A shear wall is a structural wall designed to resist lateral loads along the wall. These loads are typically wind or earthquake loads. Shear walls may or may not be load-bearing.

Jerry Peck
01-01-2008, 01:28 PM
Here is a non-technical example.

Take a 30 foot by 50 foot building, no interior walls. The wind blows against the 50 foot walls and blows it in.

Now, build a shear wall perpendicular to, and against, the center of that 50 foot wall, effectively creating two 25 foot walls with a 'T' wall in the center.
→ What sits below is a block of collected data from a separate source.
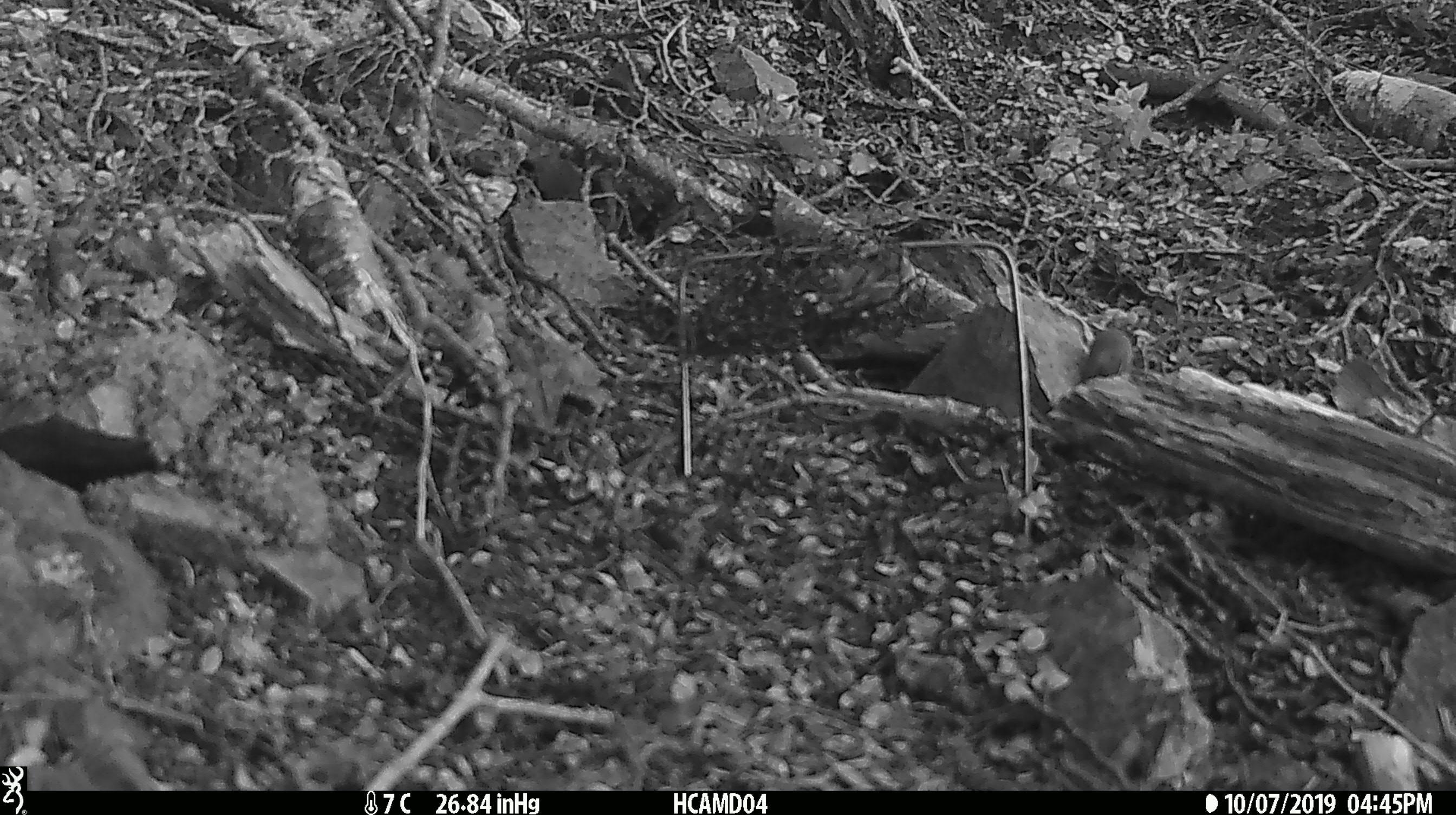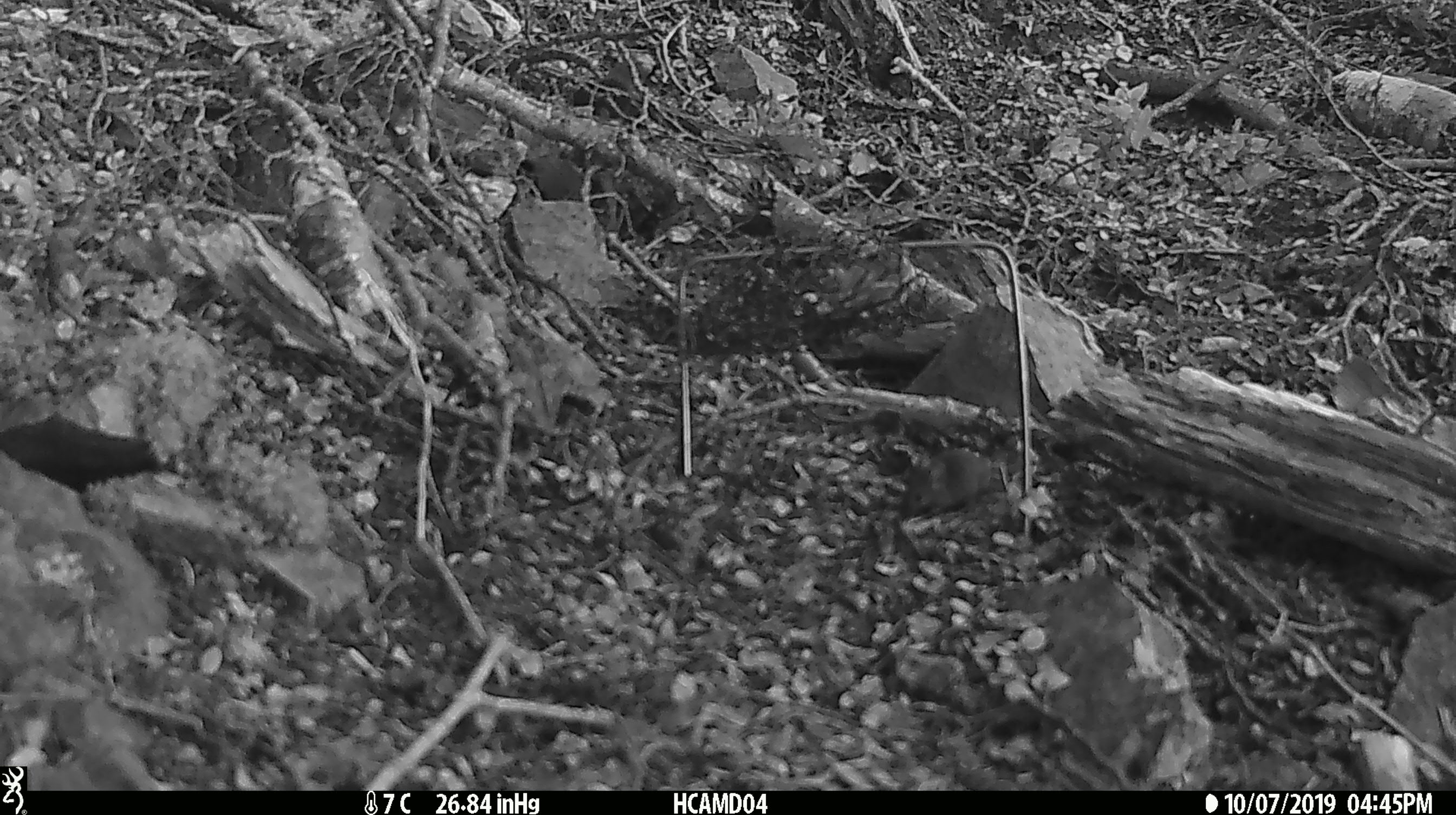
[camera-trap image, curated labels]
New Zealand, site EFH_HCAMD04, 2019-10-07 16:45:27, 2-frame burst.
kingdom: Animalia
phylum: Chordata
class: Mammalia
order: Rodentia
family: Muridae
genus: Mus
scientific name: Mus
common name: mouse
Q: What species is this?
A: Mouse (Mus).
The same wind blows against that 50 foot wall and the shear wall in the center holds the wall up.

Michael Thomas
01-02-2008, 08:41 AM
See the first four diagrams here:

YOSHINO GYPSUM CO., LTD. | About "Gypsum"/What's "Shear Wall"? (http://www.yoshino-gypsum.com/en/sekkou/why/kyoudo/kyoudo02.html)

It's "shear" wall, BTW, a "sheer" wall is one is vertical or nearly so.

Jerry Peck
01-02-2008, 06:53 PM
Try this: (click on the bulleted numbers 1, 2, 3, 4)

Loadpath Demo (http://128.32.145.55/projects/woodframe/element5/modules/shearwall/loadpath.htm)

Eric Shuman
01-06-2008, 10:56 AM
Why are all of Dan's posts edited so that we can not see the original question? Am I missing something here?